Daniels noted that every 80 years or so America faces a cataclysm. There was the 1776 Revolution, the 1861 Civil War, and eight decades later the Great Depression leading into World War II.

Daniels’ first advice was: “Try to be a person that people trust.”

“… If you look at history, the failure or success of civilizations that have come before us has been the way they handle the great crisis,” said Daniels. “I think today’s young people more likely than not will be in their leadership years when that happens. It could be domestic or our debts and the economy, or international in origin. We have to be mindful that this does happen, some believe cyclically over so many decades.”

And to great applause from the audience, Daniels added of the coming generation: “They’re going to be up to it and they’re going to do a better job than some of their predecessors did. They’re going to get a chance at greatness. That’s when greatness is actually defined.”

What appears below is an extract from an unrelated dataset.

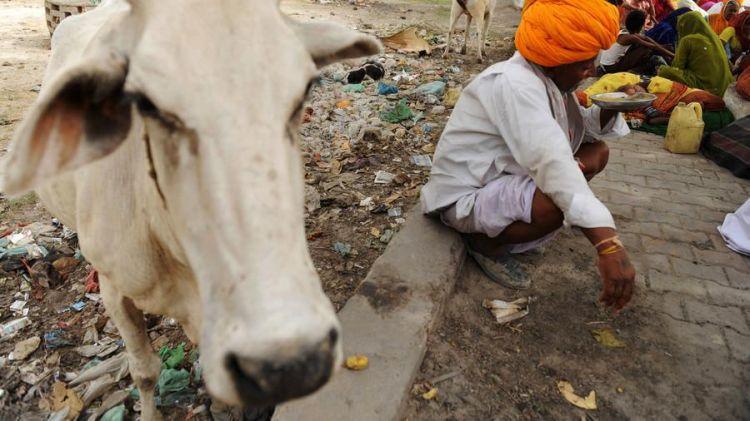 """印度拟建""""新型""""养老院:奶牛和老人一起生活 共度晚年"""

Bayh was introduced as a “senator” and quickly said, “It’s Gov. Bayh.” He noted his current service on a national intelligence service commission. “I’ve been focusing on what’s going on in China, Russia, Iran and Venezuela,” he said before getting to the crux.

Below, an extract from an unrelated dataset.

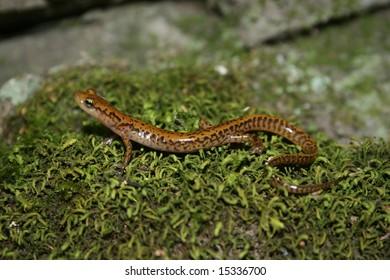Longtail Salamander (Eurycea longicauda)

“Our children’s generation is going to be shaped by a global contest that is taking place now,” Bayh said. “It will be the contest and struggle between autocracy and dictatorship that those countries represent and freedom and liberty of that the United States and our allies represent.”

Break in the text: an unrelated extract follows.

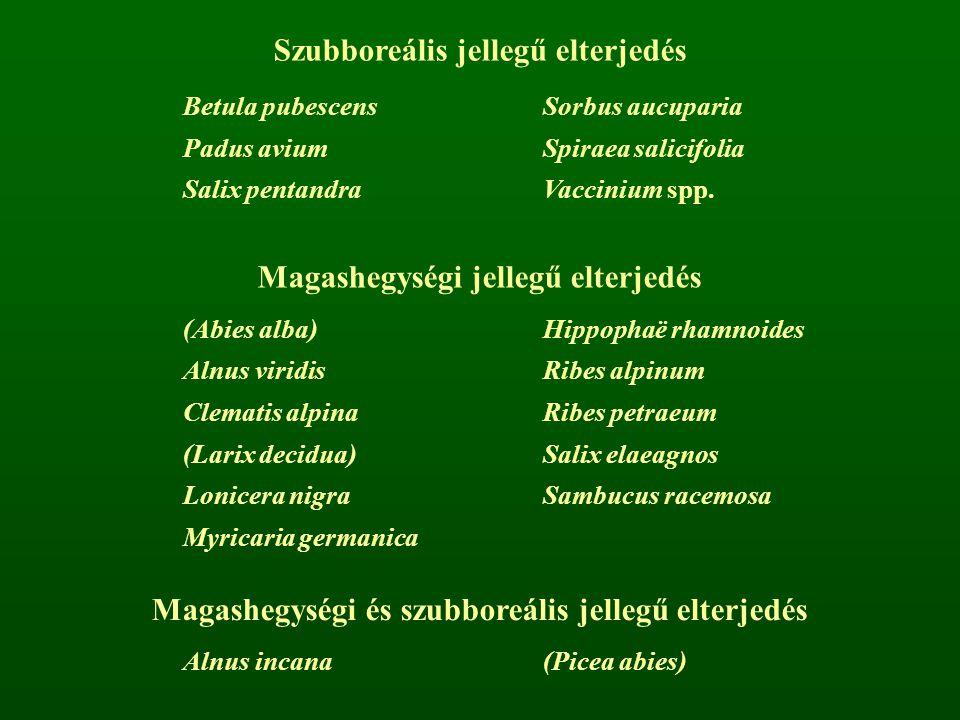 Szubboreális jellegű elterjedés Betula pubescensSorbus aucuparia Padus aviumSpiraea salicifolia Salix pentandraVaccinium spp. Magashegységi jellegű el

This comes as some candidates talk of suspending the U.S. Constitution or promising to be a “dictator on day one” if elected.

“Living in a dictatorship is in some ways fairly simple,” Bayh continued. “You’re in service to the country. You have no rights, no liberties. You’re just disposable by the rule of a tyrant. Your individual freedom does not matter. You just do what you’re told.

“Living in democracy is hard,” Bayh said. “It’s difficult. It’s all about our individual freedom and what the government can occasionally do to empower us to our own full potential as individuals. That’s why we rebelled against the king way back when. So that’s the first thing I would say to the next generation: Stand for freedom.”

He said of the Russians and Chinese, “They cannot possibly defeat the United States of America. It is possible that we could defeat ourselves. … We’re not all alike, we don’t look alike, we don’t worship alike. But we reconcile those differences. And the crucible of our democracy is finding common ground together.”

He quoted his grandfather, Col. Birch Evans Bayh: “Nobody ever learned anything by talking. But you can learn a lot by listening.”

Bayh concluded in a manner Gov. Blue Jeans Bill would have admired: “I was born on our family farm in Shirkieville, Ind. You can’t talk to too many Hoosiers who weren’t one or two generations from the family farm.

“This fair and our agriculture heritage is part of the fabric that unites us as Hoosiers. Even more, it’s the values you learn: Hard work, ingenuity, thrift, being a good neighbor, being patriotic. Those the core of Indiana values.”